Of course, among the dealers, there are the chancers. Some guns, desperately over done-up and carrying hilarious price tags were clearly there to trap the unwary. Nicely displayed and boasting a famous name they may be, but many were sow’s ears disguised as silk purses. One very knowledgeable insider tried to negotiate a deal with a prominent member of what my gun maker friends refer to as the ‘posh bandits club’ only to be told he was not interested in selling the gun in question to someone who knew its shortcomings and real value, but to a mug punter who would be dazzled by the name and the shiny bits and hand over the eye watering asking price in blissful ignorance.
These are the exploitative tactics that have sent the public to the auction rooms over the last ten years, abetted by auction houses who are ever more public friendly and approachable. It is confusing for the average gun enthusiast. Pay over the odds to a persuasive dealer, risk the no-returns, ‘sold as seen’ policy of the auction room or try to find an honest dealer with a good gun, carrying a guarantee, at a fair price.

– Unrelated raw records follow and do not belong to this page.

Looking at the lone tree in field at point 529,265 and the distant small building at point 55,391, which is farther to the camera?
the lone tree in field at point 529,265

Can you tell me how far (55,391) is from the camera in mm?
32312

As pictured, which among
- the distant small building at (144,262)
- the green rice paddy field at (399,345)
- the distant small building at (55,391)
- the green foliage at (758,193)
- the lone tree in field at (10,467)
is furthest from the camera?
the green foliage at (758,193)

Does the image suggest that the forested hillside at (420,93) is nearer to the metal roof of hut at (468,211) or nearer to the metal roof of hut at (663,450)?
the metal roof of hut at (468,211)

It is nice to see the appetite for English game guns remains at the heart of this nation of shooters and great gunmakers. The last Game Fair showed specialist firms like Giles Marriott doing good business and catering to the enthusiast. Our great gun making firms were all there: Westley Richards, Purdey, Holland & Holland, William & Son, William Evans and Watson Bros. They rubbed shoulders with newer, dynamic companies like Longthorne and were well supported, in a long and exciting Gunmakers Row, by the trade at large, represented by Sportarm, Ladds and Elderkin's, amongst others.

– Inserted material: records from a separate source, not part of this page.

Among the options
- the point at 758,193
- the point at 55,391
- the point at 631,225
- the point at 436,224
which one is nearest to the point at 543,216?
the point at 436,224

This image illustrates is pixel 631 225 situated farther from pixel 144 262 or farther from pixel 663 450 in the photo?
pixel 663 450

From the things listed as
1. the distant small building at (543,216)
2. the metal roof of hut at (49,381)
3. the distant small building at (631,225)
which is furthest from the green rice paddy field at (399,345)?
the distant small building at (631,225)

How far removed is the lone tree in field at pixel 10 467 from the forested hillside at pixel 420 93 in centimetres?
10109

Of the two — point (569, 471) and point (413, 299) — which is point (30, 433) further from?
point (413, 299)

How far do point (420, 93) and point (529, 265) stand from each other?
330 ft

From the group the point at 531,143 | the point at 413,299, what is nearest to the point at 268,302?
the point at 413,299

All the auctioneers were represented. Holt’s had their usual, well-presented stand with impressive tasters of the September sale. I noticed an especially mouthwatering, consecutively serial numbered, pair of Holland & Holland ‘Royal’ double rifles in .500 and .375. Gavin Gardiner seems to attract high quality side-opening shotguns and had one displayed in anticipation of his Gleneagles sale at the start of September. Patrick Hawes was on good form at the Bonhams stand and proudly showed me a nice MacNaughton trigger plate gun and a pretty pair of Lang side-locks with engraving by Kell. His sale follows-on, shortly after the Game Fair, on July 31st.

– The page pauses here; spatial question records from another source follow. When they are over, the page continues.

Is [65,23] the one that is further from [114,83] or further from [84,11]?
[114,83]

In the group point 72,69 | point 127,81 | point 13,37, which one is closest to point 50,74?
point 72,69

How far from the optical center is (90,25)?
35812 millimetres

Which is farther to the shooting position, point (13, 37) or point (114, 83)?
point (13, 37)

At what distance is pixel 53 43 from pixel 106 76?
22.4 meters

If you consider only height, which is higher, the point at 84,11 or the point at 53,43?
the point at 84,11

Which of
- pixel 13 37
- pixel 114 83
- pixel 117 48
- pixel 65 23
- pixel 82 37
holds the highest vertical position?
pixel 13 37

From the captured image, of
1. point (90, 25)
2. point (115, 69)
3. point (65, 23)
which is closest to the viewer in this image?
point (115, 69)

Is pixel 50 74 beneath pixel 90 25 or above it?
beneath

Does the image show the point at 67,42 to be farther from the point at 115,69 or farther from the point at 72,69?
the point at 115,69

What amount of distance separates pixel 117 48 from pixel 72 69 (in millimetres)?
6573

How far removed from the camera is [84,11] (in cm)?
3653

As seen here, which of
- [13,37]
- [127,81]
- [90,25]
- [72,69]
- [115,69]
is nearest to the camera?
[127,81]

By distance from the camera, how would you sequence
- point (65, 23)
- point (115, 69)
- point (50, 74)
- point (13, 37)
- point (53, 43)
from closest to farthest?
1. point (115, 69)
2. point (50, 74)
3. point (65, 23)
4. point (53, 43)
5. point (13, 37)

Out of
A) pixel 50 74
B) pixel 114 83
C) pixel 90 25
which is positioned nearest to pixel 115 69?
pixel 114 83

All things considered, the event this year was a display of all things good, bad and indifferent the trade has to offer and the people treading the dusty grass between the stands on Gunmakers Row were the players who flit between retail, auction and gun-smithing in the quest to furnish themselves with the next piece for their gun cabinet. As dealers, auctioneers and gunmakers vie for the customer’s next pound, the great game goes on. The atmosphere was optimistic, people were buying, dealers were selling, auctioneers were accepting commissions and I was smoking cigars and nattering with anyone who would talk to me.